204-LB: The In Vitro Characteristics of Human Islet Cells from Diverse Donors, Coaggregated with Human Mesenchymal Stromal Cells to form “Neo-islets”, Are Consistently Identical: Relevance to Clinical Trials in Diabetic Subjects

• Published in: Diabetes (New York, N.Y.) Vol. 69; no. Supplement_1
• Main Authors: GOOCH, ANNA, CHOWDHURY, SABIHA S., ZHANG, PING, HU, ZHUMA, WESTENFELDER, CHRISTOF
• Format: Journal Article
• Language: English
• Published: New York American Diabetes Association 01.06.2020
• Subjects: Blood glucose; Cell culture; Clinical trials; Demography; Diabetes; Diabetes mellitus; Gene expression; Growth rate; Immune response; Immunosuppressive agents; Insulin; Islet cells; Mesenchymal stem cells; Mesenchyme; Organoids; Pets; Stromal cells
• ISSN: 0012-1797; 1939-327X
• DOI: 10.2337/db20-204-LB

We reported that allogeneic “Neo-Islets” (NIs), organoids composed of ~ equal numbers of Mesenchymal Stromal Cells and culture expanded Islet Cells (ICs) do, when given i.p., omentally engraft and permanently restore euglycemia in auto-immune diabetic NOD mice, i.e., without the use of either encapsulation devices or antirejection drugs. Similarly, spontaneously diabetic pet dogs treated with allogeneic canine NIs (cNIs) significantly improve glycemia with ~ 50% reduction in insulin needs (> 2 years), and this without immune response.

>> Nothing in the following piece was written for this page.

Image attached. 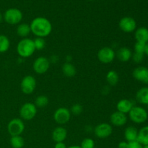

In preparation for a Phase I Clinical Trial we tested whether human ICs in NIs (hNIs) are biologically comparable to canine Islet Cells (cICs) and cNIs, i.e., cells from a larger diabetes model. In our preclinical mouse and dog studies, insulin and other islet hormone gene expression levels were used as indicators of ICs in NIs to adequately re-differentiate into insulin and islet-specific endocrine cells when implanted i.p., thereby resulting in physiological control of T1DM.Human islet cells from 6 donors of different demographics were cultured, passaged to P4, and their growth rates, insulin and other islet-associated endocrine genes’ expression levels, secretion of insulin in response to glucose stimulation (GSIS), and NI formation abilities were compared. Results: (1) hICs and hNIs show comparable gene expression profiles to those of cICs and cNIs, and hNIs show identical GSIS responses to those of cNIs. (2) Insulin gene expression profiles of hICs are stable as a function of population doublings and independent of donor diversity. In conclusion, these data indicate that donor variability does not appear to be a significant factor in this NI technology, facilitating our IND work and further demonstrating hNIs’ translational potential in a planned Clinical Trial in subjects with T1DM.